◆ TESTO MOSTRATO
• • • •
Le pagine in cui Walter Veltroni descrive il linciaggio sono impressionanti. Fanno venire i brividi la furia e il delirio con cui la massa si scaglierà contro Carretta, fino all’esito fatale non riportato dalla cronaca su pellicola che del processo fece Luchino Visconti quel giorno con la sua troupe e le sue macchine da presa.

«Il girato sarebbe stato selezionato da Mario Serandrei, uno dei più grandi montatori italiani, che con Marcello Pagliero, Giuseppe De Santis e lo stesso Visconti avrebbe poi firmato la regia di questo film, Giorni di gloria, che racconta con immagini fortissime, come quelle della riesumazione dei corpi delle vittime delle Ardeatine, la storia italiana tra il 1943 e il 1945, specie quella del movimento partigiano e antifascista».
• • • •
Elementi salvati da una raccolta:
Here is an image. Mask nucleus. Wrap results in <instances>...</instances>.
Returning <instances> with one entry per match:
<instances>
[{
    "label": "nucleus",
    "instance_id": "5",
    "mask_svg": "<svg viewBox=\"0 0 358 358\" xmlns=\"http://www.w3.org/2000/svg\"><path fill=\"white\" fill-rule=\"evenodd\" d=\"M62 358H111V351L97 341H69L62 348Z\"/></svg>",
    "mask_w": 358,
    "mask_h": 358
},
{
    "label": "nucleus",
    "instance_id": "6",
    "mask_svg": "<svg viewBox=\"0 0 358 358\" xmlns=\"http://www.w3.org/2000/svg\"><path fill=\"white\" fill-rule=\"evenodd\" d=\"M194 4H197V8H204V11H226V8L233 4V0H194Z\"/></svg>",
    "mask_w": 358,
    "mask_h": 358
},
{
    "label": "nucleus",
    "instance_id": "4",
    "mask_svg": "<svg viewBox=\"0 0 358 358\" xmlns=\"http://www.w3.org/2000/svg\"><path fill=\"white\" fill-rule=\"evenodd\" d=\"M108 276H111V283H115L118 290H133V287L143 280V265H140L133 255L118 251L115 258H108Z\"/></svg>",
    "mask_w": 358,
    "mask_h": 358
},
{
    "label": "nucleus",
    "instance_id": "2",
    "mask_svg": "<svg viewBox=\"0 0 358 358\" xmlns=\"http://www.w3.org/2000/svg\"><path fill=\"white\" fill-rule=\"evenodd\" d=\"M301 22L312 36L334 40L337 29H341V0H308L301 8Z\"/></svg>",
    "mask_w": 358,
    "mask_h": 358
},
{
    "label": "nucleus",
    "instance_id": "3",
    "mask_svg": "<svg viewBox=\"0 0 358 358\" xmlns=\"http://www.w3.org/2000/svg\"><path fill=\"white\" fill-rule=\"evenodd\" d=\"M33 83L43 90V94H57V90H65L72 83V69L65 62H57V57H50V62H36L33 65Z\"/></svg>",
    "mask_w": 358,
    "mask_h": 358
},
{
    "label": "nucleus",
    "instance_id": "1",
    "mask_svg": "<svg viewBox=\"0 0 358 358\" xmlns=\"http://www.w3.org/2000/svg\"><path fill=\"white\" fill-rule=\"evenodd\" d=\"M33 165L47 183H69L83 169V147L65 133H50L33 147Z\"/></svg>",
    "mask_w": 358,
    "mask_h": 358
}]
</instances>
• • • •
◆ ATTIVITÀ
- A) Per ogni affermazione, indica se è d'accordo con il testo sul linciaggio di Carretta. Rispondi sì o no e cita le parole del testo che lo decidono. (i) Il girato fu selezionato da Mario Serandrei. (ii) La cronaca su pellicola fatta da Visconti mostra l'esito fatale. (iii) Giorni di gloria racconta la storia italiana tra il 1943 e il 1945.
- B) Riprendi il testo sul linciaggio di Carretta e proseguilo dopo l'ultima frase.

◆ RISULTATI
- A)
(i) Sì: «Il girato sarebbe stato selezionato da Mario Serandrei».
(ii) No: «fino all’esito fatale non riportato dalla cronaca su pellicola».
(iii) Sì: «la storia italiana tra il 1943 e il 1945».

- B)
E qui la voce di Veltroni regista si fa critica e acuta, nel porre un interrogativo per bocca di Loredana, l’altra giovane speranza di queste pagine sentite, l’amica giurista di Giovanni che lo aiuterà, con passione, con dedizione, con crescente convinzione nel ricercare la verità della storia, a ricostruire i fatti e a scrivere una degna pagina di giornalismo. Perché non hanno girato la scena del linciaggio? «O invece l’hanno girata e poi l’hanno tagliata? E se l’hanno censurata, perché?», si chiede Loredana che, insieme a Giovanni, va a rileggere incredula la spiegazione data ai tempi da Giuseppe De Santis, regista del neorealismo. «Per quanto riguarda il linciaggio di Carretta, qualcuno degli operatori si trovò fuori e Luchino naturalmente gli disse di seguirlo e girò anche il linciaggio. Non l’abbiamo mai montato tutto, nel film ce n’è soltanto un pezzettino. Non lo montammo per amore patrio, ci sembrava che far vedere in quel momento un furore così terribile, drammatico, tragico del popolo romano contro l’ex direttore di Regina Coeli fosse eccessivo. Forse sbagliammo, ma la nostra era una posizione politica e poetica. Si trattava di un episodio isolato, il popolo italiano era ben altro».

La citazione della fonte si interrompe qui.